━━━ Dataset records ━━━

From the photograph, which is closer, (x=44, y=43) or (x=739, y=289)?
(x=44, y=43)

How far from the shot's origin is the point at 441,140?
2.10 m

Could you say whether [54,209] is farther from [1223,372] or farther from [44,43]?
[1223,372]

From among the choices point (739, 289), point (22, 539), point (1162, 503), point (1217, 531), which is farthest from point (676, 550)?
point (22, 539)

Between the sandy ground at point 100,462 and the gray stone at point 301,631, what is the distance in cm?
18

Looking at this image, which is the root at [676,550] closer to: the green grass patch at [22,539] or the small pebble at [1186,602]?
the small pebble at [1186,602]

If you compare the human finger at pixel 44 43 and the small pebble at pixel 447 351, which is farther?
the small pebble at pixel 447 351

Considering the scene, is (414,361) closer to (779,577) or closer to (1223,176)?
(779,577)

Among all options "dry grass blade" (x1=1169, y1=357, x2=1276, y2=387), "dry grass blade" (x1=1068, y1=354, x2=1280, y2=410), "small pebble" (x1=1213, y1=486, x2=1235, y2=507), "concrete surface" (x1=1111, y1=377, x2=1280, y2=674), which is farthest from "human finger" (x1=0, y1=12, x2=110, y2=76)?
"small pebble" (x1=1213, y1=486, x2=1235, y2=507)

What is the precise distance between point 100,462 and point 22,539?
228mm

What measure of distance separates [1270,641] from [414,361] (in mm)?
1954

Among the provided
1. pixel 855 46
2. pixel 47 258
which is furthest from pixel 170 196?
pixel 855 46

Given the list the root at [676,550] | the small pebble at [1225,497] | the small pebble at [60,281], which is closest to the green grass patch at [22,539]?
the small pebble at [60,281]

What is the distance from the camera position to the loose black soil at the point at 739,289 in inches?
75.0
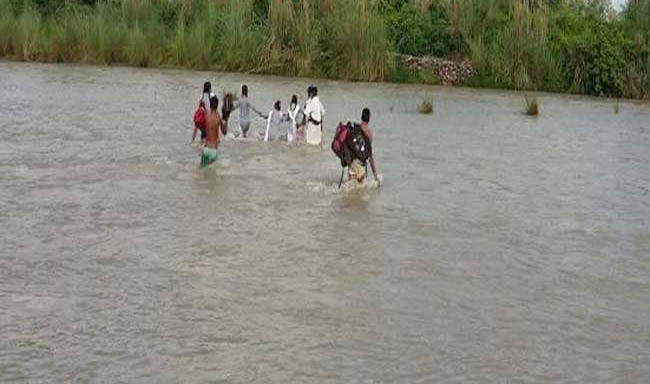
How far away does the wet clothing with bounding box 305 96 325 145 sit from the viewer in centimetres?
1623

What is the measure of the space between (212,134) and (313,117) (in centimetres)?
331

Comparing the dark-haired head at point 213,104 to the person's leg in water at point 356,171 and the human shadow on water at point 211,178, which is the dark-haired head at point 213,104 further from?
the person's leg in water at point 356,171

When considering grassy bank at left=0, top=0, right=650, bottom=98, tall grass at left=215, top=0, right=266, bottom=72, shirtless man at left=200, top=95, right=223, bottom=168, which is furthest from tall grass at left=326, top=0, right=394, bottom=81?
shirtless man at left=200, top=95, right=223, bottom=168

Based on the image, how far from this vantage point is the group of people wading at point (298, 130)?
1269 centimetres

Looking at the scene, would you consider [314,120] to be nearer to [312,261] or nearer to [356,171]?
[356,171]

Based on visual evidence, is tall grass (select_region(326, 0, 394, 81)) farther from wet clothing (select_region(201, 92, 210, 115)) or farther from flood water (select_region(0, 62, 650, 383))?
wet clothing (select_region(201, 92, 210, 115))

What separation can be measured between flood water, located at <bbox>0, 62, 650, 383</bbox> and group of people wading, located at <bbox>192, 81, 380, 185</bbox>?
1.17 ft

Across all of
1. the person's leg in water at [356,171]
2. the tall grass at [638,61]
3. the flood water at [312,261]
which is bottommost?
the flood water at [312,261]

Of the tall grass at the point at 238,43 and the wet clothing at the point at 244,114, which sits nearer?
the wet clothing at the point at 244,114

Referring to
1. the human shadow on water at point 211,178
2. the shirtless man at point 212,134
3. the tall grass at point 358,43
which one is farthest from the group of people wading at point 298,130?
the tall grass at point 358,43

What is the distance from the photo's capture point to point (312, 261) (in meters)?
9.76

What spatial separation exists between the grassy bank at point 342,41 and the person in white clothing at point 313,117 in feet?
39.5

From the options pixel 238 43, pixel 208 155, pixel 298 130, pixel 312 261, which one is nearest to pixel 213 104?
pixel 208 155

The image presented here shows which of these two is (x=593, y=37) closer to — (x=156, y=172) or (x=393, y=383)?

━━━
━━━ Dataset records ━━━

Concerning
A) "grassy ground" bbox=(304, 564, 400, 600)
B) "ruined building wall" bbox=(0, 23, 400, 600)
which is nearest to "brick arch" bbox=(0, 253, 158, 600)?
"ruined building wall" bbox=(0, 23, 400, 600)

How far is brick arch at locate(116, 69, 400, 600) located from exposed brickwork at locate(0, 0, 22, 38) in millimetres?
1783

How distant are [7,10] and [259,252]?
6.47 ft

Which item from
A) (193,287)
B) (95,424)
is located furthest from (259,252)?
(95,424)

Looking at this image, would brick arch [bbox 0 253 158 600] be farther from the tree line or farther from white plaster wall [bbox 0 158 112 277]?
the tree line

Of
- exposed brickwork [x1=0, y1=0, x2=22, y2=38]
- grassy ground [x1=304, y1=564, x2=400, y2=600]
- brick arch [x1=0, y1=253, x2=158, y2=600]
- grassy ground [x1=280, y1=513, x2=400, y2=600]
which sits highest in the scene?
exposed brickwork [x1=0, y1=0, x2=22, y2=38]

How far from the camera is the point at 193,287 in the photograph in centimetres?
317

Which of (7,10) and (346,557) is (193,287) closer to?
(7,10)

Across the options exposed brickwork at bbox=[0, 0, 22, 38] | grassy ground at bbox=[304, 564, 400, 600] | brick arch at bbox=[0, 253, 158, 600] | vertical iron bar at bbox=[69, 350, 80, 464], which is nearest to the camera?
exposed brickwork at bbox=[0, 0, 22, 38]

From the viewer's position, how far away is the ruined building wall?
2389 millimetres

━━━
━━━ Dataset records ━━━

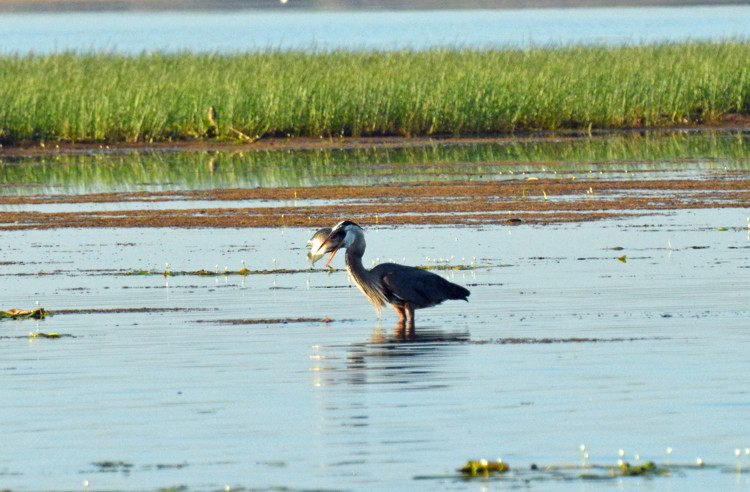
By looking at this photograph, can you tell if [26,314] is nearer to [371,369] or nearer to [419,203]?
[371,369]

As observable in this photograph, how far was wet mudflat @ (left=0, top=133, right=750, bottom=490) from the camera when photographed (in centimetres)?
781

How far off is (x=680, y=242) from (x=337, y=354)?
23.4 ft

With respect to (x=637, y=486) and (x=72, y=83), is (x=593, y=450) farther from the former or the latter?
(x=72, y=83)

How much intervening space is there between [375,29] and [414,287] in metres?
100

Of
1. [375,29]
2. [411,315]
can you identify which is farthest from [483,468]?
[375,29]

━━━

* Exercise directions
Pull out every line of the records above that contains the word "ruined", copying each one in full.

* Task result
B) "ruined building wall" bbox=(0, 23, 400, 600)
"ruined building wall" bbox=(0, 23, 400, 600)
From the viewer's position, how far away is the ruined building wall?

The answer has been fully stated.